TO DO – From the post on nursing associates and ICU ventilator care, transcribe the passage that begins with the words containing "Here is your" and ends with "working a ventilator?".

Here is your problem patslatt - as usual you do not know what you are talking about.

The job is not in the UK - it is exclusive to England and it is not called 'nursing assistant' - it is Nursing Associate - and yes it does require certification - after a two year training course. It is regarded as a foundation course for further qualifications for nursing and also requires registration with the Nursing and Midwifery Board.

How long would it take to train a person to specialise in working a ventilator?
Those in charge of an ICU are highly trained Intensivists / Anaesthetists under the supervision of not one, but a team of consultants (minimum 3 years and usually 4 years, post qualification before they can even start working in this sector). It is an extremely difficult job to get into because of the high level of understanding of the nature of caring for ICU patients. And - yes - it is a specialty job to look after an ICU ventilator. To start with large numbers of such patients require sedation for mechanically assisted ventilation. On top of that, a very carefully monitored and regularly refined cocktail of drugs are required to maintain vital organs, with kidney failure a particular problem. Large numbers of Covid 19 patients that require mechanical ventilation will suffer from kidney failure. On top of that there are numerous side effects including sepsis and other secondary infections. Not all patients will require mechanical ventilation - but substantial numbers will - and even those that don't have to be similarly monitored and have prescribed drugs to maintain their bodily functions.

So your claim of -
I'd guess not long, maybe a few days.
means - as usual - you are talking out of your rear end.

Emergency training may be needed as the Covid-19 infection rockets upwards.

DATA LISTING –
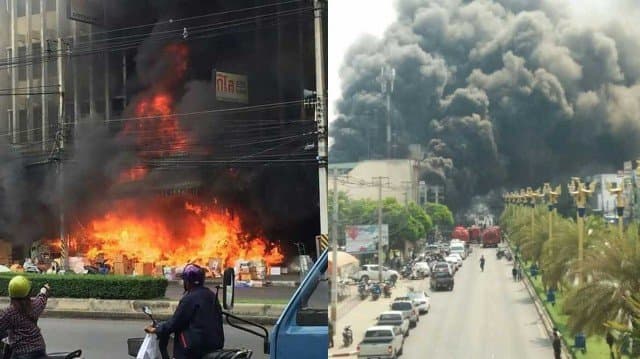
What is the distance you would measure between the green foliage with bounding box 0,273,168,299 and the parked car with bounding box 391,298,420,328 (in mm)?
3106

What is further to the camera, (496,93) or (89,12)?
(89,12)

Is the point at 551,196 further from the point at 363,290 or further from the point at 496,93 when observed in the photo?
the point at 363,290

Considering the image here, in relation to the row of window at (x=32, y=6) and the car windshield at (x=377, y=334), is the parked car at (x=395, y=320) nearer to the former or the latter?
the car windshield at (x=377, y=334)

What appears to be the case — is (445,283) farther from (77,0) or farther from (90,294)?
(77,0)

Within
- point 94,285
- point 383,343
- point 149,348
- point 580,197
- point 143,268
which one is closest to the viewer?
point 580,197

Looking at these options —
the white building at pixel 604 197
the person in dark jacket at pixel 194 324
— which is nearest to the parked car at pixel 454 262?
the white building at pixel 604 197

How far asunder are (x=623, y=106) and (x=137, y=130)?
15.8 ft

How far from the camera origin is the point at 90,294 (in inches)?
247

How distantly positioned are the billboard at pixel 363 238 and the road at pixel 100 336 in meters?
2.53

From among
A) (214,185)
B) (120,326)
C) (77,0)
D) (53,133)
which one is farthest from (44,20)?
(120,326)

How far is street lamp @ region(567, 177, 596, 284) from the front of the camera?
312cm

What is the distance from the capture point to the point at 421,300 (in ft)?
10.9

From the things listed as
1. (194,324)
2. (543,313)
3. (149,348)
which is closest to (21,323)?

TASK RESULT –
Here is your problem patslatt - as usual you do not know what you are talking about.

The job is not in the UK - it is exclusive to England and it is not called 'nursing assistant' - it is Nursing Associate - and yes it does require certification - after a two year training course. It is regarded as a foundation course for further qualifications for nursing and also requires registration with the Nursing and Midwifery Board.

How long would it take to train a person to specialise in working a ventilator?